Di masa akhir Majapahit yang ditandai menguatnya pengaruh adipati-adipati muslim di pesisir utara jawa, terdapat perubahan-perubahan dalam menyebut para penguasa yang di dalamnya jelas terdapat maksud pengislaman terhadap anasir-anasir kepercayaan dewaraja. Sebutan ratu, adipati, narapati, prabhu, dan susuhunan yang semula dianggap berkaitan dengan titisan dewa, telah direduksi menjadi sekedar sahabat-sahabat Allah (Wali Allah). Raja bukan lagi dianggap titisan dan penjelmaan tuhan, tetapi hanya sahabat-sahabat Tuhan (Allah). Jabatan kepala wisaya yang semula adalah buyut, diganti menjadi Gede atau Ageng atau Umbul. Berbeda dengan para buyut yang jika meninggal dipuja di kabuyutan, para Ki Gede dan Ki Ageng atau Umbul, jika meninggal tidak dipuja. Begitu juga jabatan kepala desa yang disebut rama, diubah menjadi lurah yang jika meninggal tidak lagi dipuja sebagai punden.

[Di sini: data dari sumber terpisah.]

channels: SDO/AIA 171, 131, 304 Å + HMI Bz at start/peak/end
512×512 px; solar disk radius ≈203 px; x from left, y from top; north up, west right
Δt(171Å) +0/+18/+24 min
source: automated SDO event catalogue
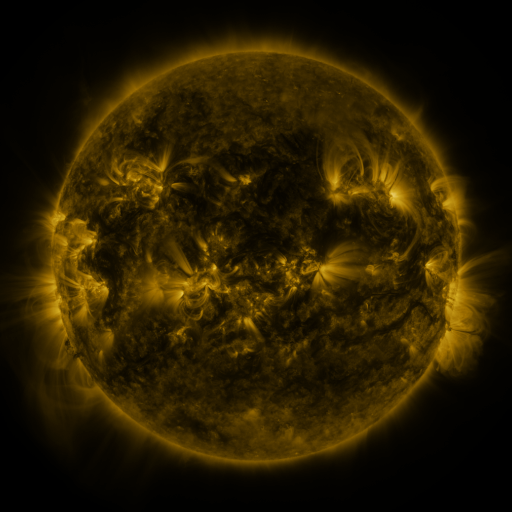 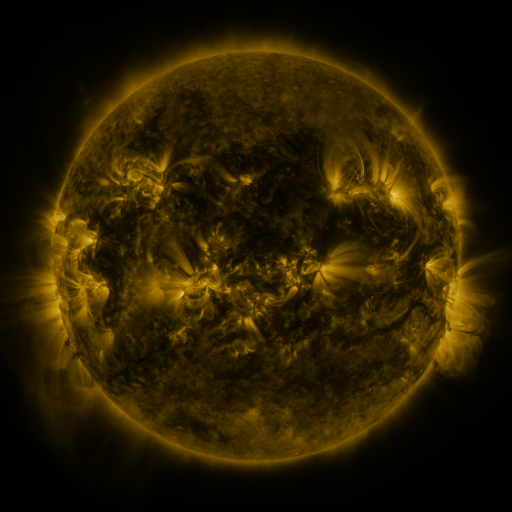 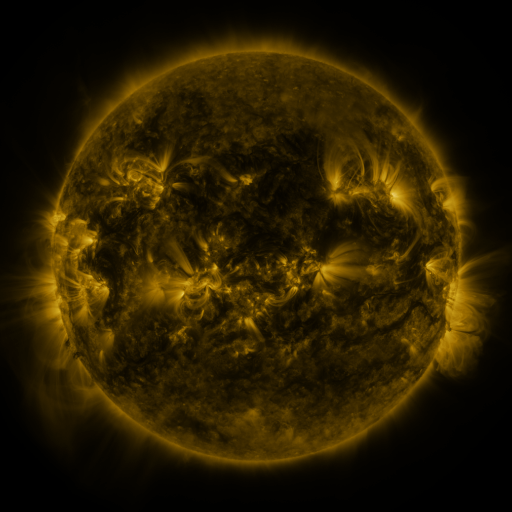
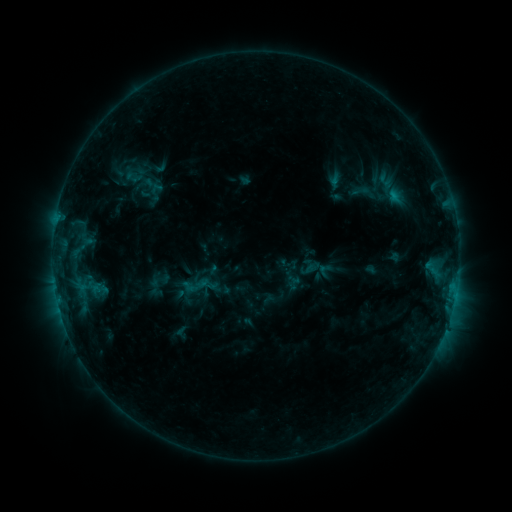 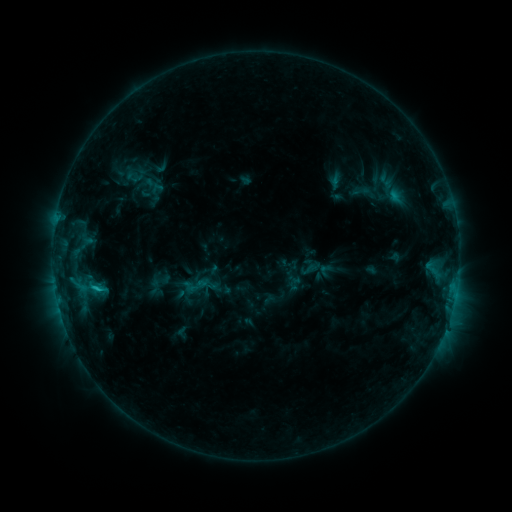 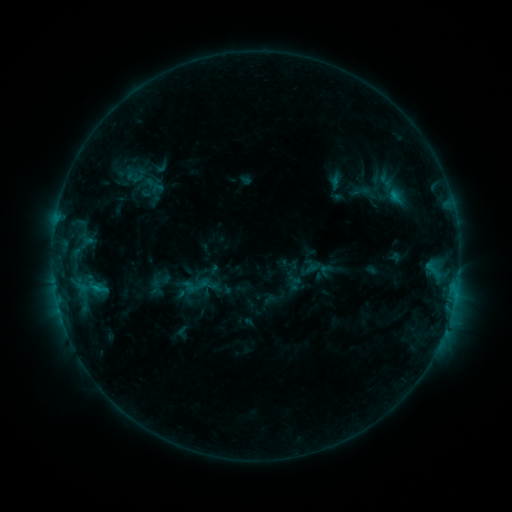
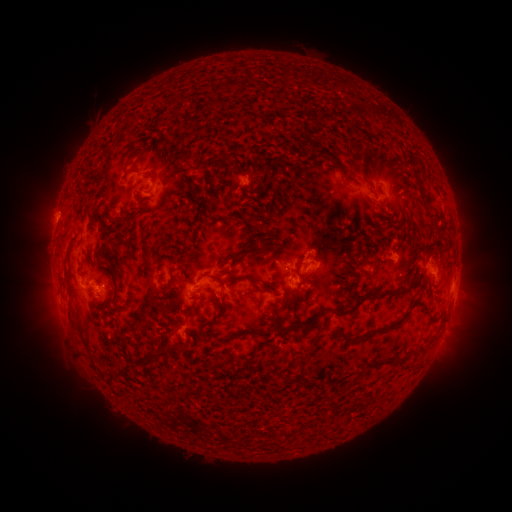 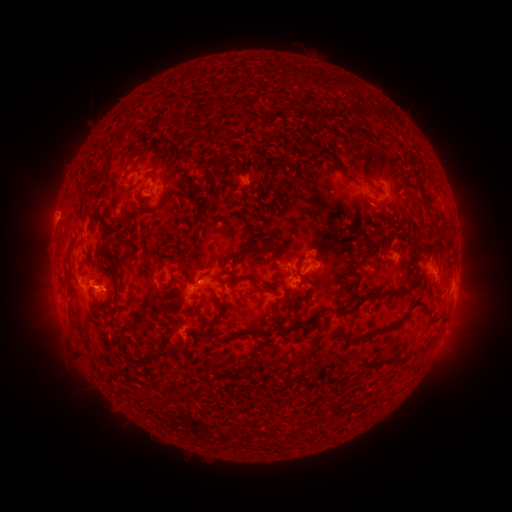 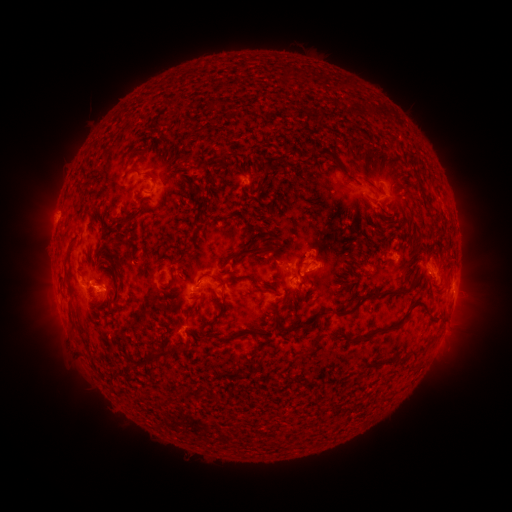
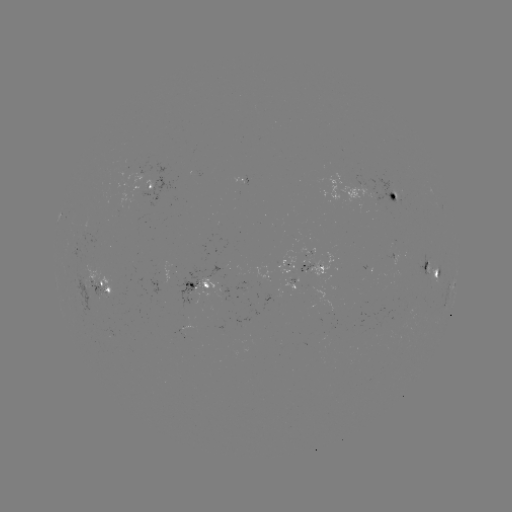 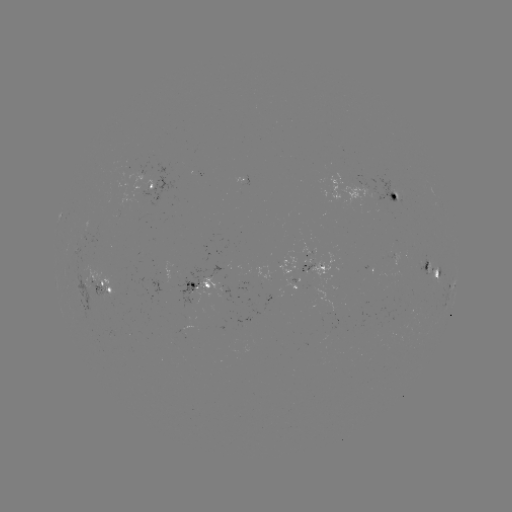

Dengan uraian ini, jelaslah bahwa sebutan Susuhunan tidaklah dimaksudkan sebagai gelar formal bagi para Wali Allah, karena sepanjang sejarah Islam belum pernah ada seorang Wali Allah mendapat gelar formal yang bisa dikenal masyarakat umum untuk menunjukkan kedudukannya sebagai kekasih Allah. Keberadaan seorang Wali Allah, justru disembunyikan dari pengetahuan umum. Dengan demikian, dalam konteks makna Wali Songo dan sebutan susuhunan itu, sesungguhnya dapat dilihat jejak-jejak suatu strategi dakwah Islam untuk mengubah kepercayaan dewaraja menjadi tauhid Islam. Dalam pengertian bahwa para adipati atau raja itu bukanlah titisan Tuhan, tetapi sekedar sahabat-sahabat Tuhan. Itu tidak berarti keberadaan Sunan Ampel sebagai Wali Allah dinafikan oleh pandangan ini, sebab kedudukan Wali Allah di dalam keyakinan Islam tidak dibatasi oleh kedudukan orang sebagai raja atau tidak. Kewalian seseorang adalah rahasia Ilahi.
Sumber tulisan:
Agus Sunyoto, Sunan Ampel Raja Surabaya: Membaca Kembali Dinamika Perjuangan Dakwah Islam di Jawa Abad XIV-XV M., Surabaya: Diantama, 2004.